Swimming is the final frontier for personal audio. While runners and cyclists have long enjoyed untethered sound, swimmers have battled the laws of physics. The primary adversary is not just water ingress, but Radio Frequency (RF) Attenuation.
The Relxhome XNCH-X7S is not merely a waterproof headphone; it is a device engineered to circumvent the electromagnetic limitations of water. By integrating local storage with bone conduction transducers, it solves the two fundamental problems of aquatic audio: Signal Loss and Acoustic Impedance. To understand its utility, we must look at it through the lens of hydrodynamics and wave propagation.

The RF Barrier: Why Bluetooth Drowns
A common frustration for new users of swimming headphones is the immediate loss of Bluetooth connection upon submersion. This is not a product defect; it is a physical inevitability. * Resonant Frequency: Bluetooth operates at 2.4 GHz. This frequency is dangerously close to the resonant frequency of the water molecule (H2O). * Absorption: Water absorbs electromagnetic energy at this frequency with extreme efficiency (this is exactly how microwave ovens heat food). Even a few centimeters of water act as a dense Faraday cage, attenuating the signal by tens of decibels. * The Solution: The X7S integrates 32GB of NAND Flash Memory. By moving the source file physically into the headset (MP3 Mode), the engineering design eliminates the need for RF transmission entirely. It transforms the device from a “Receiver” to a “Player,” the only viable architecture for submerged use.

Hydro-Acoustics: Bone Conduction in a Fluid Medium
Bone conduction is often criticized for lacking bass on land. However, underwater, the physics flips. * Impedance Matching: On land, there is a significant impedance mismatch between the transducer (solid) and the air. This causes energy loss.

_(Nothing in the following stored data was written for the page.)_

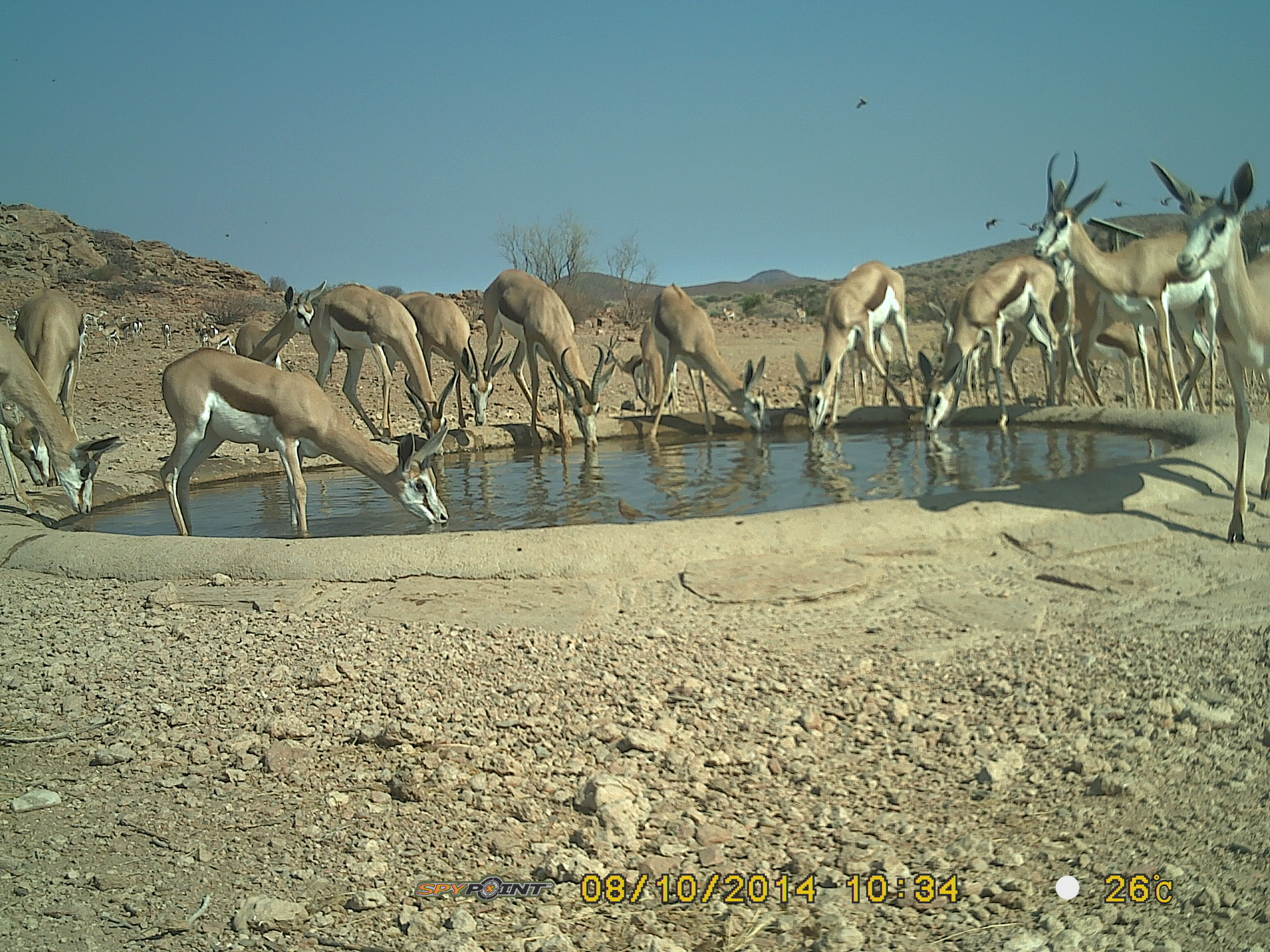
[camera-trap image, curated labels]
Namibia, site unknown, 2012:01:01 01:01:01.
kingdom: Animalia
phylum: Chordata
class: Mammalia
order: Artiodactyla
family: Bovidae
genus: Antidorcas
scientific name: Antidorcas marsupialis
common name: springbok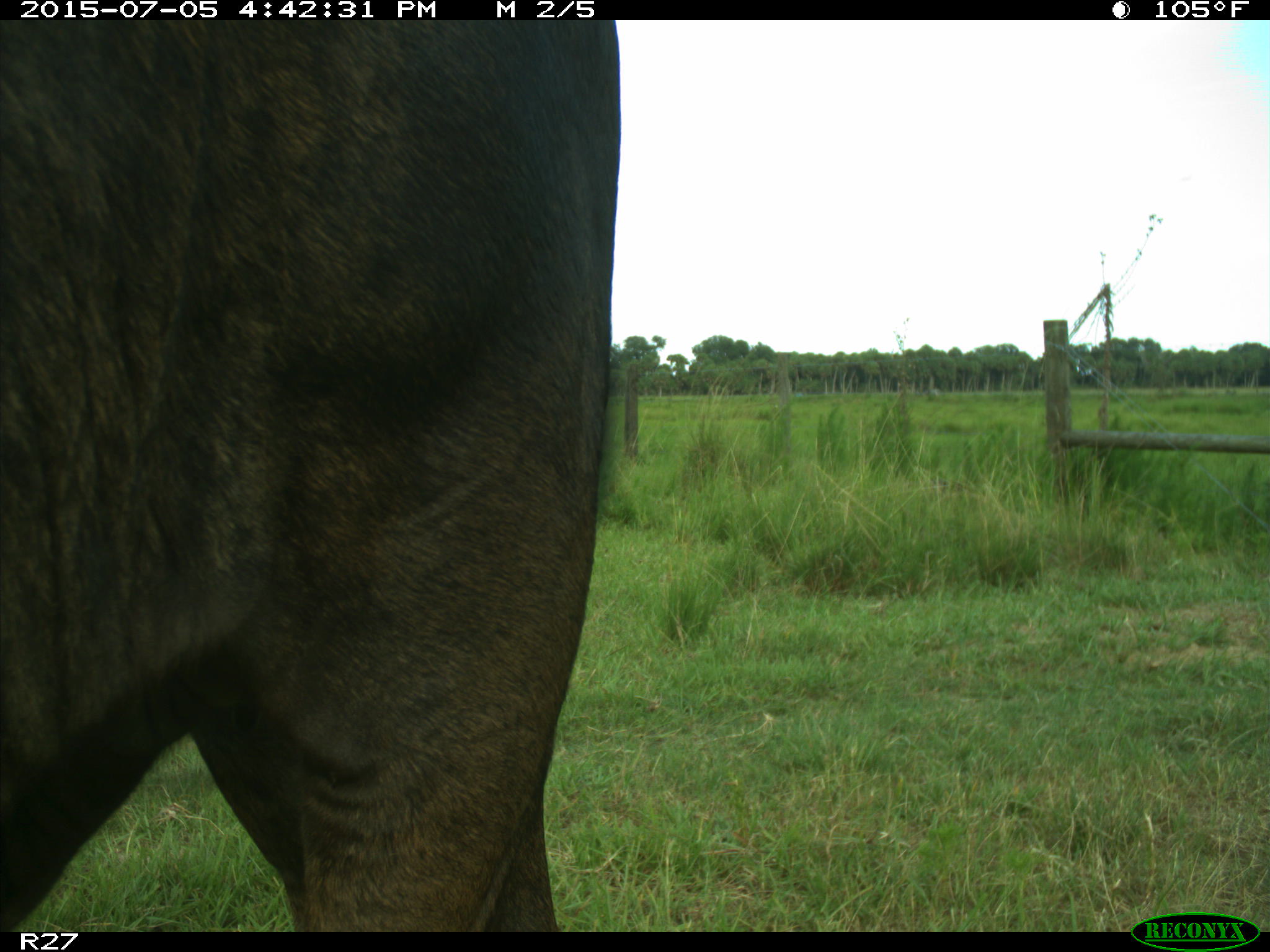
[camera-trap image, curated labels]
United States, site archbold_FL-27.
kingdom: Animalia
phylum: Chordata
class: Mammalia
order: Artiodactyla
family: Bovidae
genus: Bos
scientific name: Bos taurus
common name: domestic cow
Bos taurus (domestic cow).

Underwater, the fluid medium has an acoustic impedance much closer to that of human tissue and bone. * The Coupler: When submerged, water fills the gap between the transducer and the skull, acting as an efficient coupling agent. This improves the transmission of lower frequencies. Many users report that the X7S “sounds great in the water” but “tinny out of the water”. This is the direct result of improved impedance matching in the aquatic environment.

Ingress Protection: The Reality of IPX8
The X7S carries an IPX8 rating. In engineering terms, this is a non-trivial step up from IPX7. * Continuous Immersion: IPX7 is tested for 30 minutes at 1 meter. IPX8 implies continuous immersion beyond 1 meter. * Sealing Technology: Achieving this requires potting compounds (filling internal voids with epoxy) and magnetic charging contacts to eliminate the USB port cavity—a major leak point. * Chemical Durability: However, the pool environment introduces Chlorine, a corrosive oxidizer. User reports of “plastic bubbling” suggest that while the electronics are sealed against water pressure, the outer soft-touch coatings may react with pool chemicals over time. Rinsing with fresh water post-swim is not just hygiene; it is material preservation.

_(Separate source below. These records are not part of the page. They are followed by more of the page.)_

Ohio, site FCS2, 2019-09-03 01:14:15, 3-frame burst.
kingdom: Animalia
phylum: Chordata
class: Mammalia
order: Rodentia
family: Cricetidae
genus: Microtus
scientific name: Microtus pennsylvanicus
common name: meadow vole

Storage Architecture: The Library on Your Head
With 32GB of storage, the X7S can hold approximately 8,000 songs. From a file system perspective, this requires a robust controller capable of indexing large directories without a visual interface. The lack of a “Shuffle” mode or folder navigation, as noted by users, highlights the limitations of headless (screen-less) MP3 players. It forces a linear playback logic, reminiscent of cassette tapes, which simplifies the UI for wet fingers but limits navigational freedom.

Conclusion: A Dedicated Tool for a Hostile Environment
The Relxhome X7S is a specialist tool. It sacrifices the convenience of streaming and the navigational ease of screens to survive in an environment where smartphones cannot go. Its design acknowledges the immutable laws of RF physics—that water kills Bluetooth—and provides the only working alternative: local storage. For the swimmer, it transforms the pool from a silent void into a resonant chamber, leveraging the unique acoustic properties of water to deliver sound in a way that air cannot.